A Bit Lot of Background

Starting from the top, when a program binary is created, whether as an object file or executable, the vast majority of the time, it will be created as “position independent code”, aka PIC. PIC meaning that the code within the binary may be loaded at any position within the address space, without directly modifying the binary image. This has some advantages over absolute addressing, such as avoiding conflicts between different pieces of code that would otherwise want to load at the same address, and thwarting certain classes of security vulnerabilities that rely on a program being loaded at a predefined address known to the attacker. However, this also means that the program generating that binary won’t be able to know at generation time exactly where every symbol (functions and global variables) will be laid out in memory.

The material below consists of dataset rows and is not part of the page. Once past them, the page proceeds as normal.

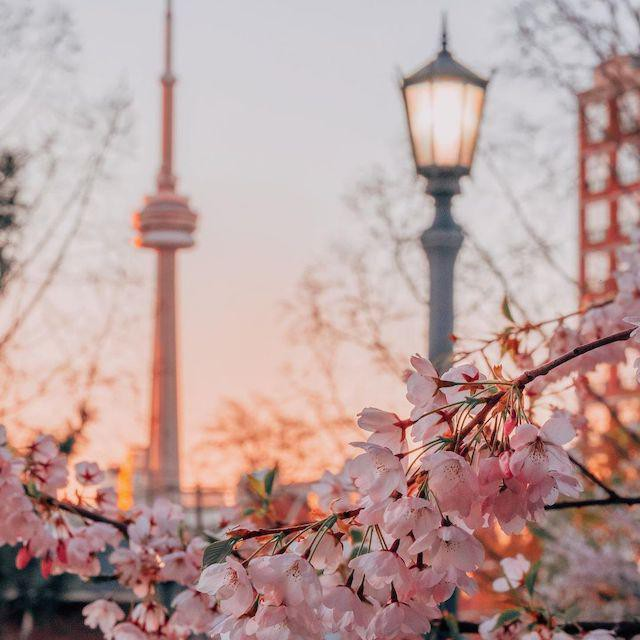 Cherry blossoms in downtown Toronto
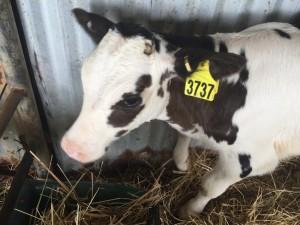 Apostle Whey Dairy Life Part 3 Briney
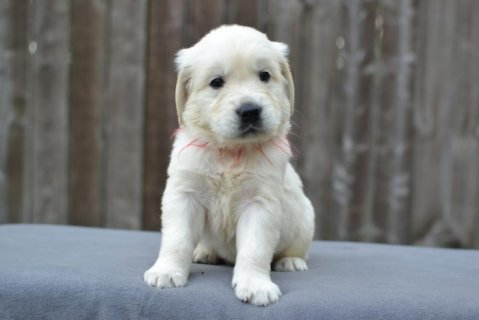 Amazing white Golden Retriever Puppies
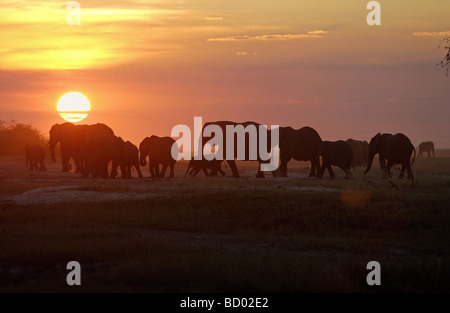 African elephants - sundown / Loxodonta africana - Stock Photo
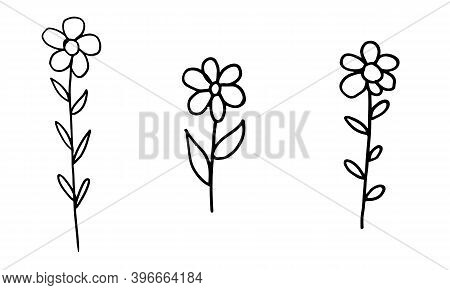 Doodle Illustration Of Flower. Spring Season. Hand Drawn Simple Element. St Vaentines Or Mothers Day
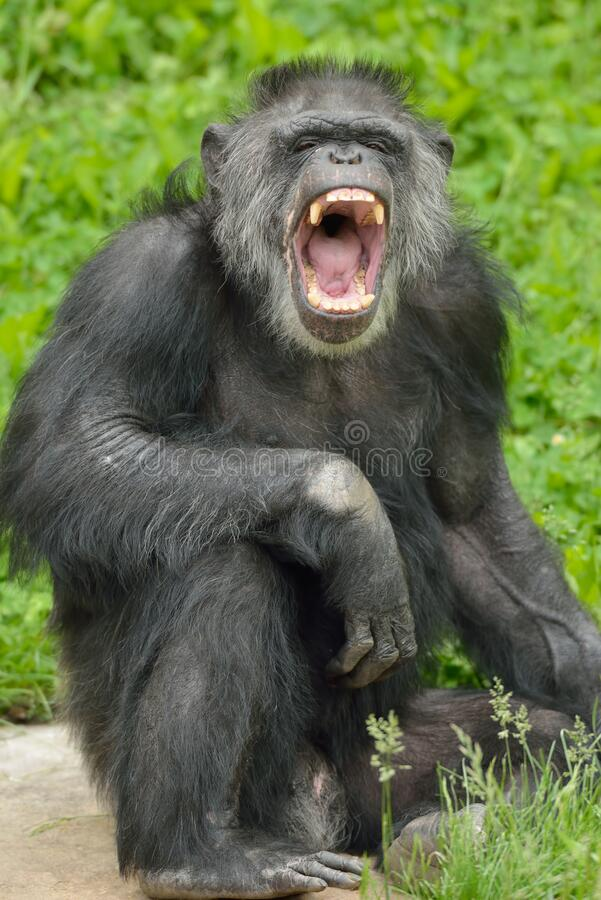 Chimpanzee Standing with Mouth Open. Portrait of a captive chimpanzee Pan trodglodytes with mouth open royalty free stock image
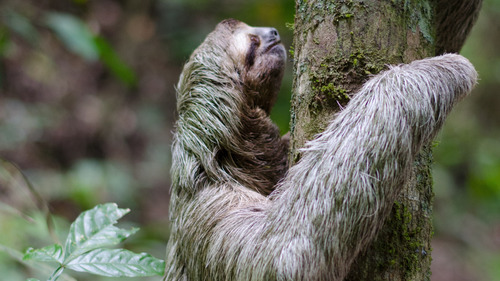 Animal Sloth Climbing on Tree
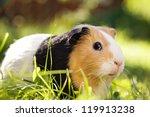 Guinea Pig  Cavia Porcellus  I...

Thus, rather than trying to guess where symbols will be placed, references are written where these symbols are used, and “relocations”, effectively small notes containing bits of metadata, are written into the binary to fill in the aforementioned references with proper offsets and addresses. Most relocations are resolved by the static linker when the program executable is being created, but as most programs depend on dynamic libraries, such as .dll files on Windows or .so files on Linux - any relocations depending on those dynamic libraries are unfilled by necessity. Therefore, the dynamic linker (also commonly referred to as the runtime linker) that comes with the operating system will have to finish resolving the remaining relocations, as these shared libraries can get loaded at any arbitrary location.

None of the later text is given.